Some projects can be very well suited to a students undergrad backround: The student may already have a reasonably good grounding in the theories/ experimental methods relevant to the research project in question. In this case there may well be little need for spoon feeding. However other projects can be more ambitious, multidisiplinary and as such have a much bigger learning curve. So I can see the value of a structured training progrma for these kinds of projects. There are quite a few new 4 year PhD programs in the UK which do incorperate a masters in the first year. so the funding bodies obviously recognise the vlaue of this approach
More often than not, students in the UK are expected to achieve this with little formal training in the feild of study, whereas in the US students are given the opportunity to spent a couple of years taking courses and undertaking coursework relevant to the PhD, before they start their PhD. I would imagine this prepares students a lot more than if they had been thrown straight into the deep end ( as happens quite lot in the UK ) and this can potentially make for a more productive PhD research project.

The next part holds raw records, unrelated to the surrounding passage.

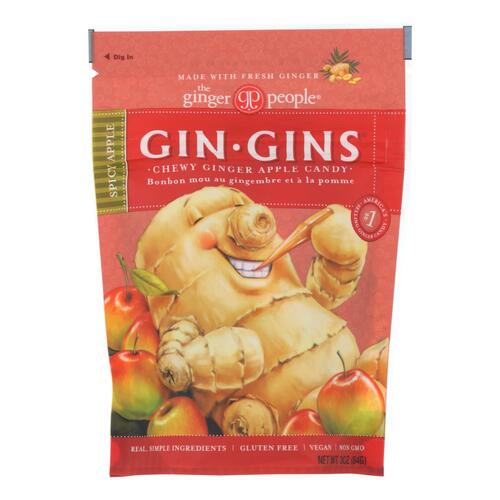 Ginger People Chewy Ginger Candy - Spicy Apple - Case Of 12 - 3 Oz. - 734027905030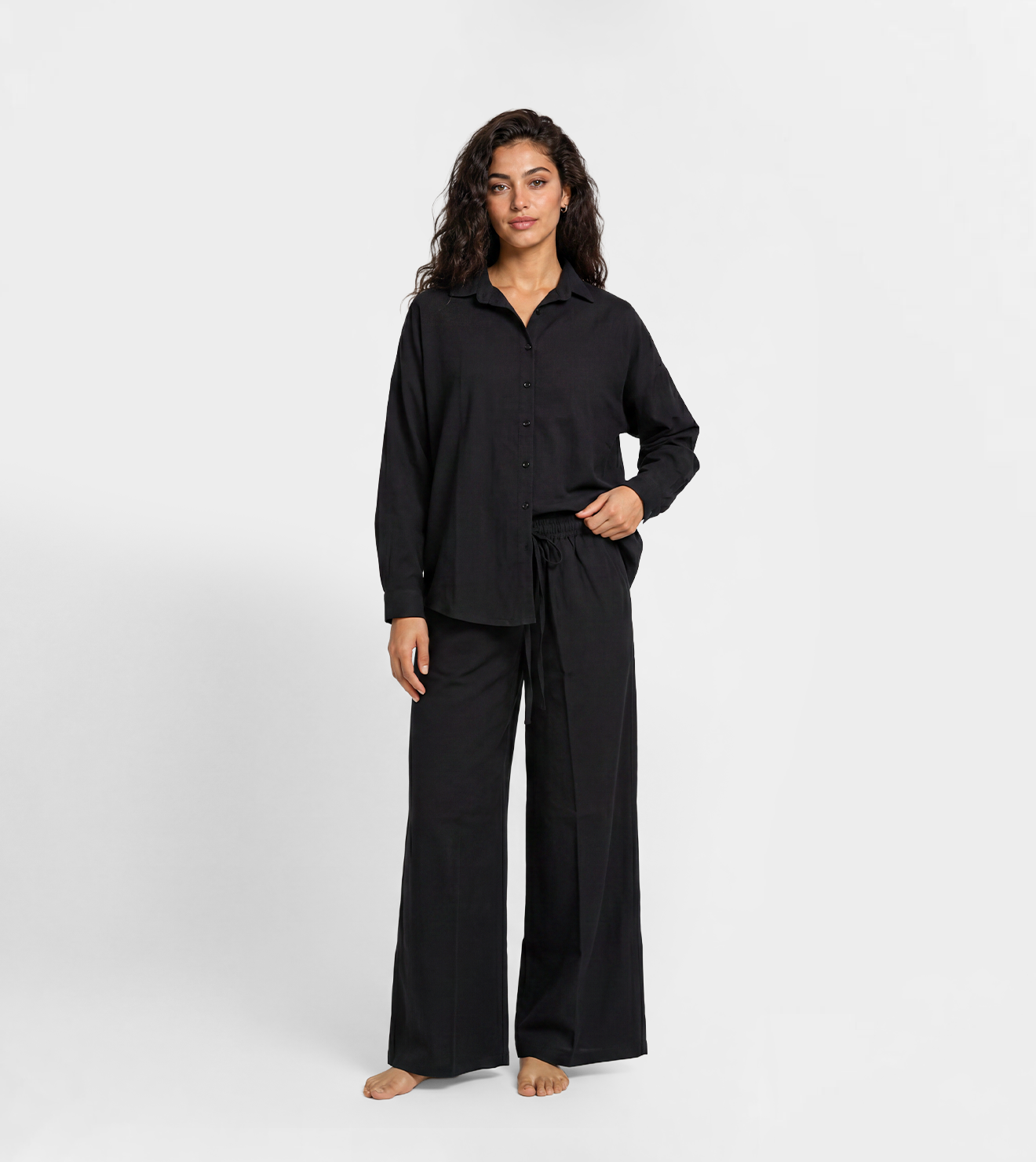 Women Relaxed Button-Up Shirt & Wide-Leg Pants Set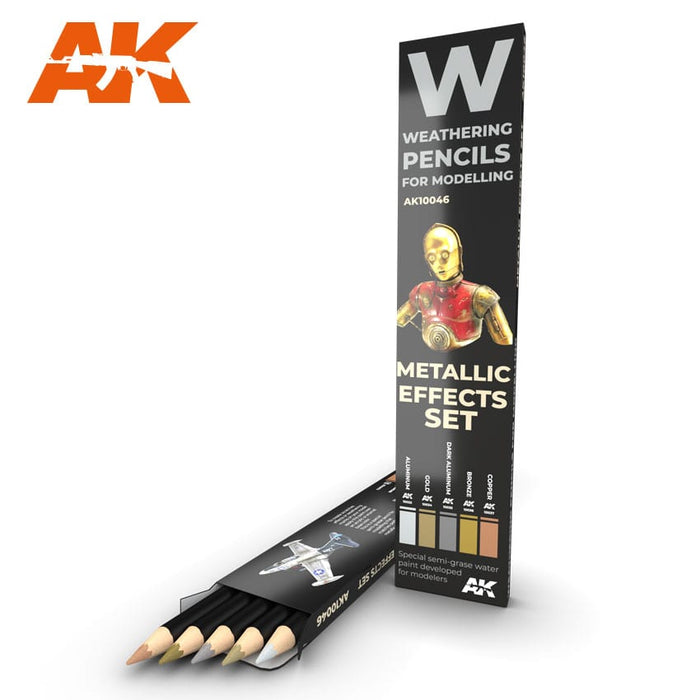 AK Interactive AK10046 Watercolor Pencil Set Metallic Effect Set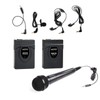 Movo Wireless Lapel Microphone System, 164-Foot Range, Includes Handheld Mic,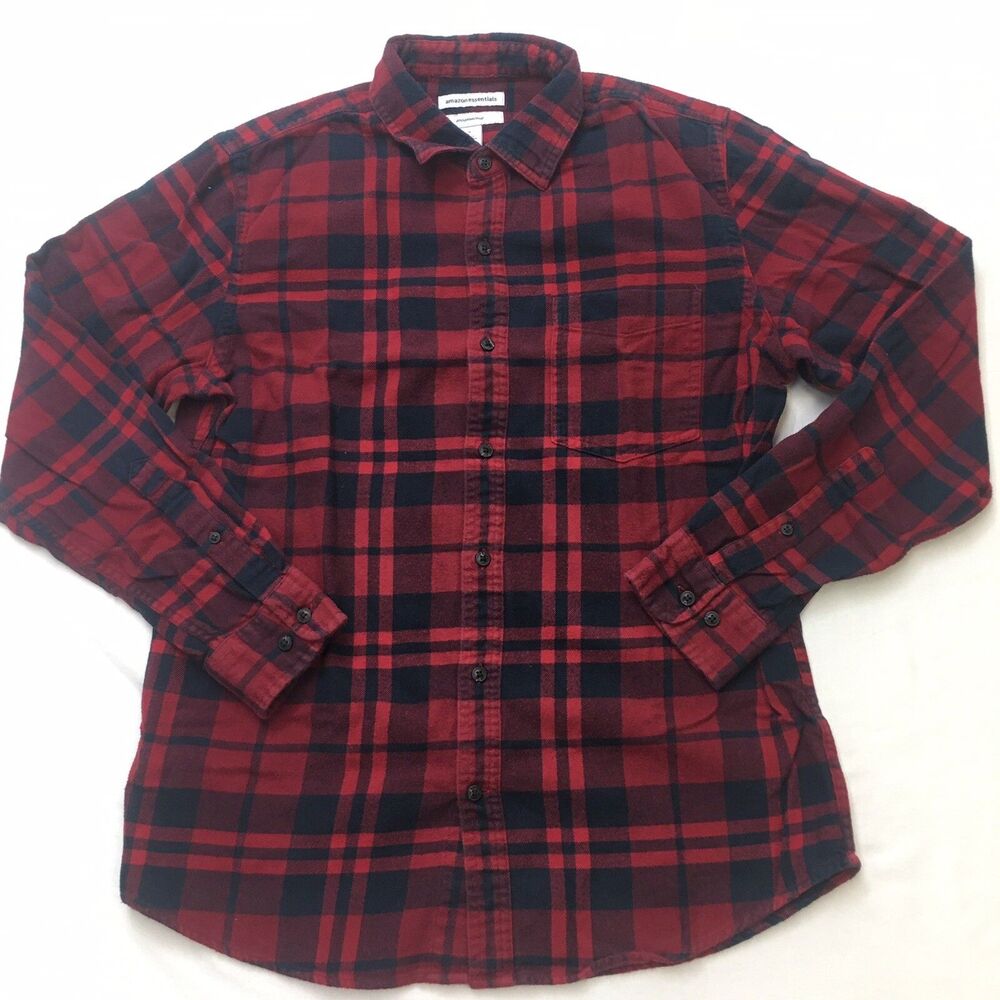 AMAZON Essentials FLANNEL Shirt Mens M Red Blue Check Plaid Slim Fit Grunge Core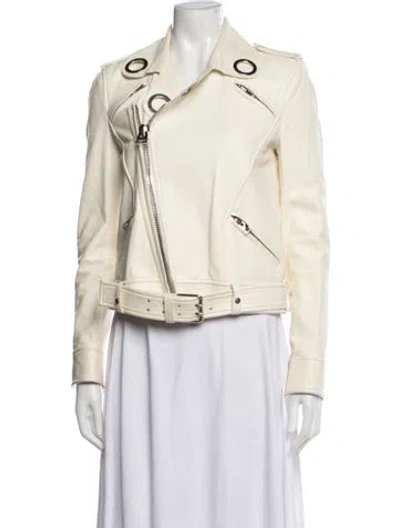 Pre-owned Tom Ford Leather Biker Jacket In Neutrals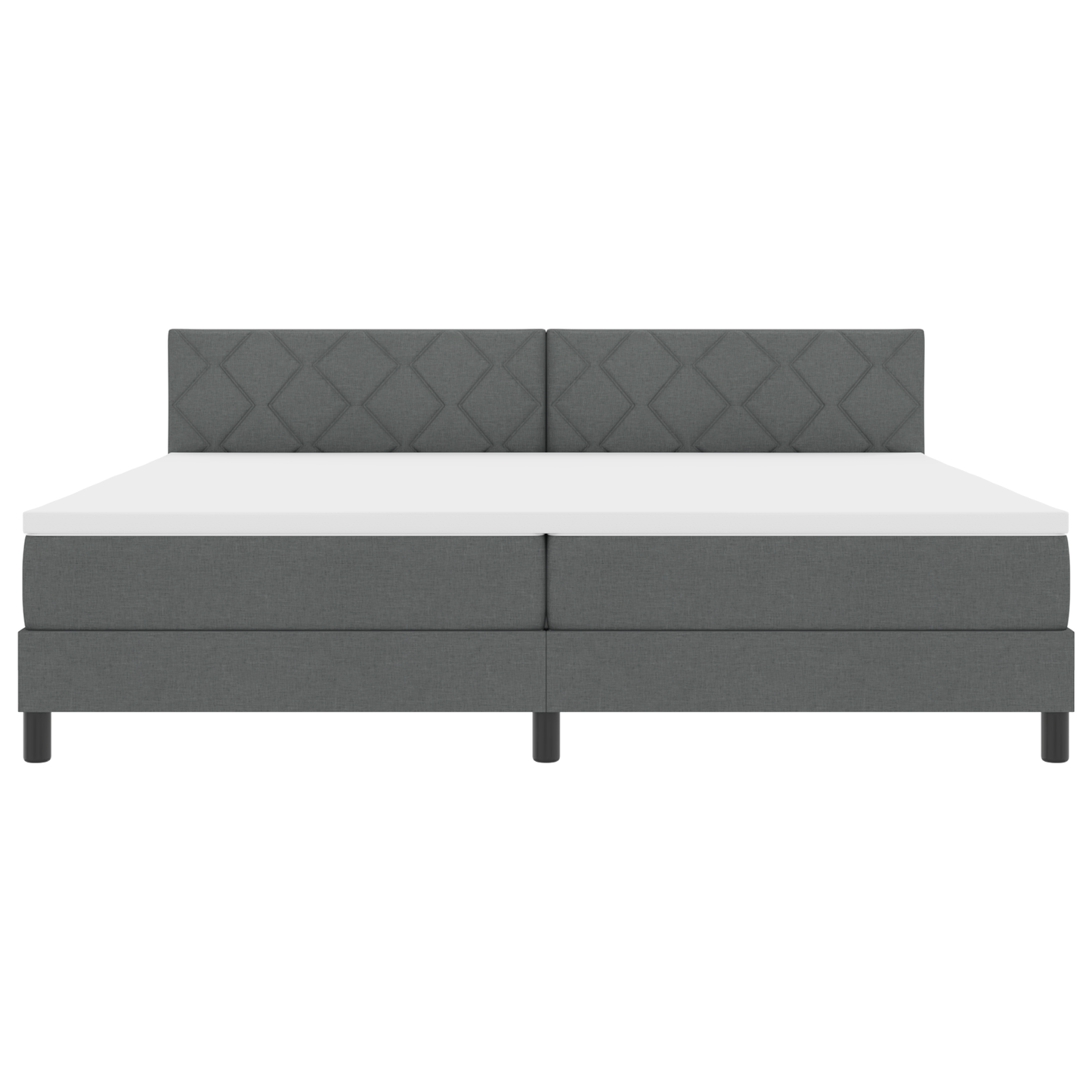 Boxspringbed met Matras & LED Donkergrijs 200x200 cm Stof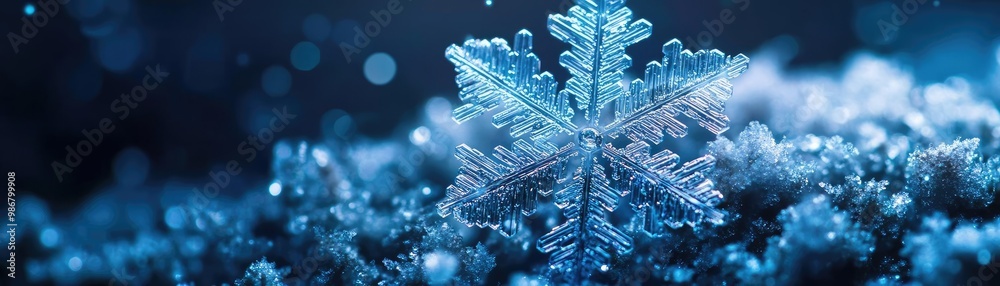Poster close-up of a delicate snowflake resting on a bed of frosty snow, showcasing intricate crystalline s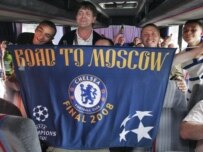 Chelsea fans arrive in Moscow (AFP)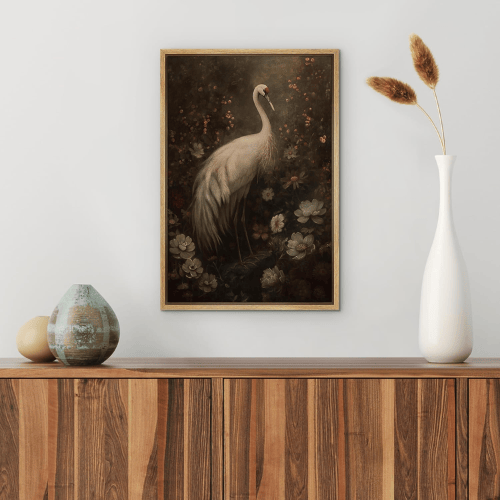 Vintage Crane in Floral Garden Framed Canvas Wall Art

Forgive the generalisation, but I would argue that in many respects the UK system may be a more challenging place to pursue doctoral studies than in the US. Consider that regardless of what country you are doing your PhD in: Your thesis will ultimately be examined by an international expert in your feild of study. This person will judge your work based on its contribution to knowledge rather than the style of graduate education you have recieved ( US Vs UK or otherwise)
Interesting point you make. I once said to my mother that even though I was surrounded by people in the department were I did my PhD, I had never felt so loney than when I was doing my PhD.
I could never really put my finger on why this was the case and it has nothing to do with physical isolation. I have plenty of friends and socialised quite a bit but still felt lonely.